Cuando sostenés la Copa del Mundo, sentís que tocaste el cielo con las manos. Es una sensación hermosa, divina, pero a la vez muy peligrosa, porque eso puede hacerte creer que está todo hecho, en el fútbol y en la vida y, en realidad, no deja de ser un premio deportivo.
“¿Ahora cuál es el camino?”, me pregunté la semana siguiente a haber ganado el Mundial. En ese preciso momento, me propuse un desafío: superarme en el día a día. “Si hoy somos campeones y si hoy toda la prensa me considera el mejor arquero del mundo, yo tengo que demostrar por qué me eligieron”. Mi meta fue superar lo que había hecho en el Mundial, en los entrenamientos, en los partidos, en la vida.
El “abrazo del alma” (N. de la R: así se llama al abrazo entre Fillol, Tarantini y un hombre sin brazos que bajó de la tribuna a festejar el triunfo), me causó una emoción tremenda al día siguiente cuando vi la foto. En el momento, no me di cuenta de la presencia de este chico. Hace poco una revista holandesa me ofreció replicar esa imagen, cuando lo comenté en la mesa familiar, mis hijos me dijeron que ése había sido un momento único, que no se podía repetir. Terminé desechando la oferta.
La Argentina tiene dos ventajas muy importantes: primero, el técnico es el mejor jugador de toda la historia, eso genera mucha admiración y respeto; segundo, la selección llega a esta copa con el mejor jugador del mundo de la actualidad, que es uno y es argentino, Messi.
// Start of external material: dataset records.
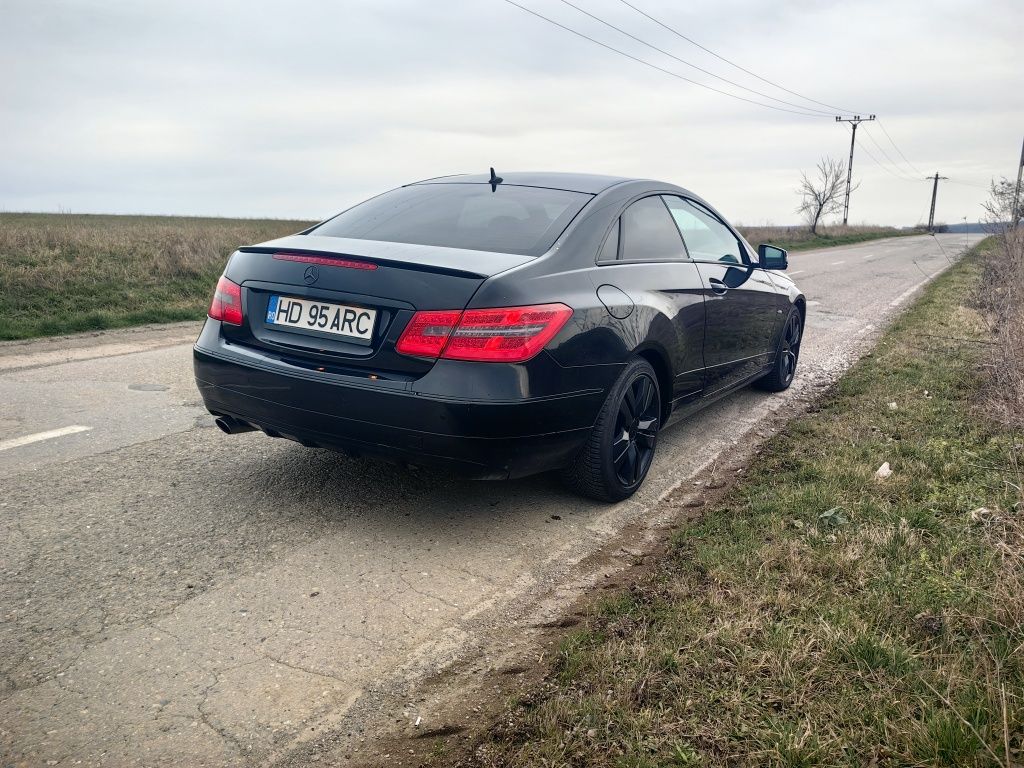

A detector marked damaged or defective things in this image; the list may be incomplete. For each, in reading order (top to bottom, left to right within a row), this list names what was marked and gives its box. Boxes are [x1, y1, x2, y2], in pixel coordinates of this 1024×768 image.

cracked asphalt [0, 236, 974, 768]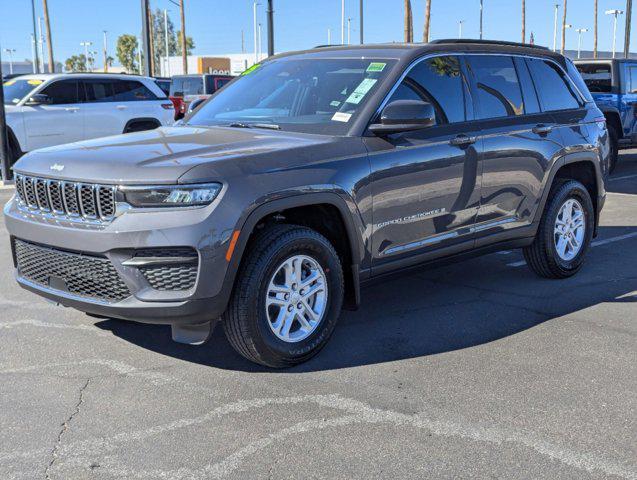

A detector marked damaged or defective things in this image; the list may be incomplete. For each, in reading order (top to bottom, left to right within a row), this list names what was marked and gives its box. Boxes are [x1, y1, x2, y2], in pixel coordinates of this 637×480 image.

crack in asphalt [43, 378, 90, 480]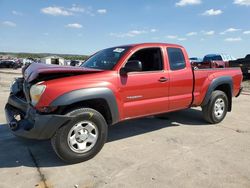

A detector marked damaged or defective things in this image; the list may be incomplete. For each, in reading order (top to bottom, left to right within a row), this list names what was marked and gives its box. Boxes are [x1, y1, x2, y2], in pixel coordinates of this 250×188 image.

dented hood [22, 63, 102, 82]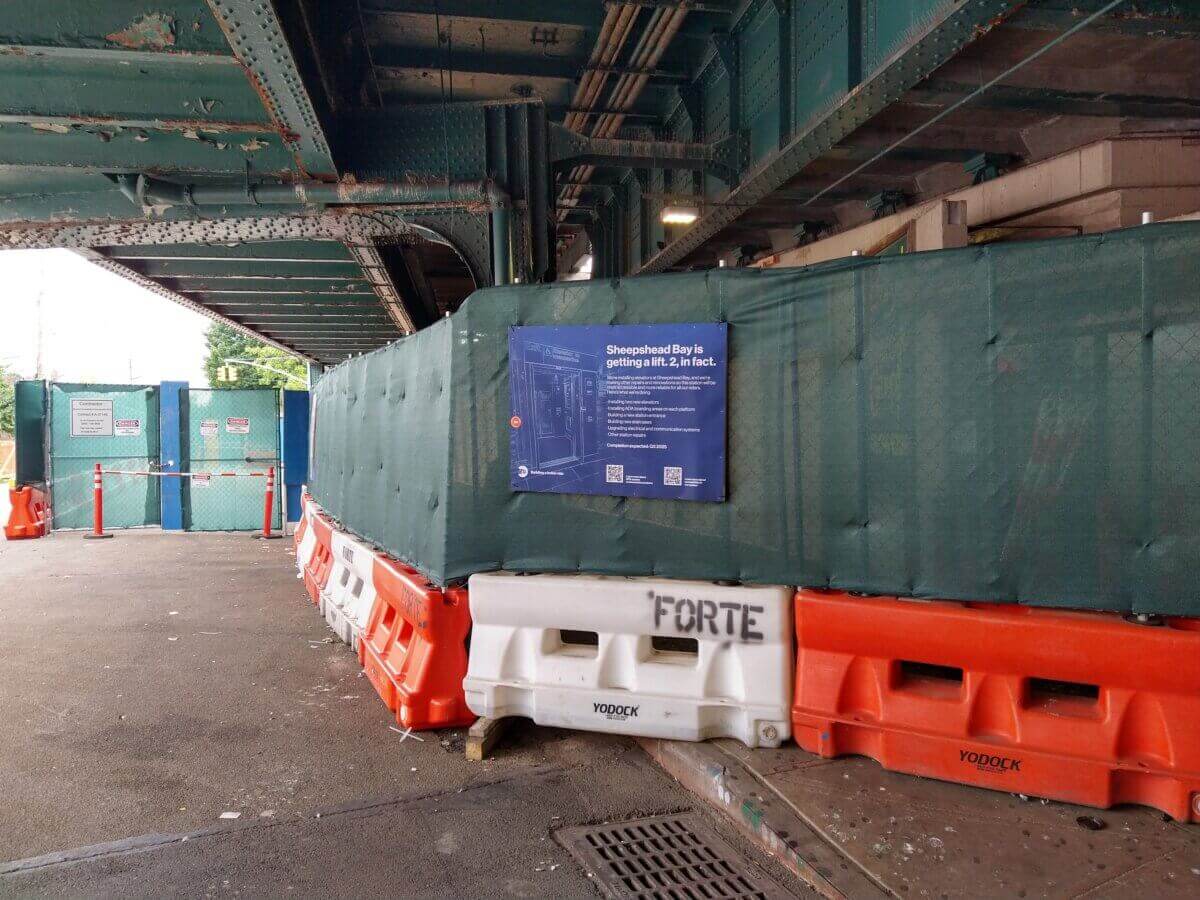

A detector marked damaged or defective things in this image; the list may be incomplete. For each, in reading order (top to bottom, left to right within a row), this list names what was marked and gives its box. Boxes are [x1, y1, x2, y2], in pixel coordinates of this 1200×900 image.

Creo que si la Argentina saca provecho de esto, le puede ir muy bien. Estoy ilusionado.
No viajo a Sudáfrica. Hoy priorizo otras cosas: seguir disfrutando de haber vuelto a River, estar con mi familia y mis nietos. Me compraré una pantalla bien grande, pero la verdad es que me quiero quedar acá. Hice lo que hice en el momento que tuve que hacerlo.